• _YOUR TASK_
Answer these questions from the newsletter column:
(a) What New Year's resolution does the writer state?
(b) Whom does the writer name as a "Rise" writing buddy?
(c) Who is listed as the Alumni Coordinator?

• _TEXT SHOWN_
Here at “Rise, Grand Island” we’re passing on any resolutions primarily because, well, we’re a newsletter, and I’m not exactly sure newsletters can make resolutions. That and the convenient (or inconvenient) truth that I’m the editor and … well … see above for further details.
If pressed, however, I did have one idea for a New Year’s Resolution based solely on my observation of 2017, during which I had resolved neither to subtract anything nor to add anything nor to emend or change anything. Not that I was above any of those fine displays of making one’s life better. Nor was it a fear of failure, documented above. Laziness was more than likely the underpinning of my irresoluteness.
Here then, in theory only, is my New Year’s Resolution: To practice a genuine kindness.
I say practice because I’m a little too smart alecky and a little too judgmental to achieve an actual, genuine kindness. But I know a few people who are, so I have some role models. Some of them are reading this.
My “Rise” writing buddy, Mike Monk, and I often regale you with the past, trips down a memory lane paved in purple and gold. Any alumni newsletter worth its salt would do the same.
And one of the things I remember about the past -- or at least my version of its slice of history -- was that we were a lot kinder to each other than we are today. Sure we had a few bullies in the hallways and the occasional duke out in the parking lot, but my recollection was that we did indeed live in a quieter, more genial, more civil time. Some may call such mores the stuff of Pollyanna. They would be wrong. Civility was -- and is -- a social smoothing that allowed for even the most hardened disagreements to be broached and debated.
Today, when we have more and faster ways to communicate exponentially, a segment of society -- a very loud one -- wants to use such technological wonders to display what my mother would have called simple bad manners. Our public discourse, even among our leaders, is fraught with name calling, ad hominem attacks, and a streak of nastiness.
So be it resolved, that I will not add to the negative noise but rather see where I can -- with kindness -- increase the peace.
I’ll let you know if I make it to March.
Happy New Year, Islander Nation.
Alumni Reunions
Planning a class reunion?
We can help get you started!
Contact us for your class list and send us information about your reunion. We will post it to our website.
Kari Price, Alumni Coordinator
kprice@gips.org
308.385.5900 ext. 1148
NOTE: Reunion information in this newsletter is current as of the publication date. To see Reunion updates and additions go to our Alumni Reunions page.

• _PROVIDED DATA_

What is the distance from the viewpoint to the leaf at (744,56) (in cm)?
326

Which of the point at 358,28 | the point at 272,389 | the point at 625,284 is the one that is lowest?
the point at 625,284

• _THE SOLUTION_
(a) To practice a genuine kindness.
(b) Mike Monk.
(c) Kari Price.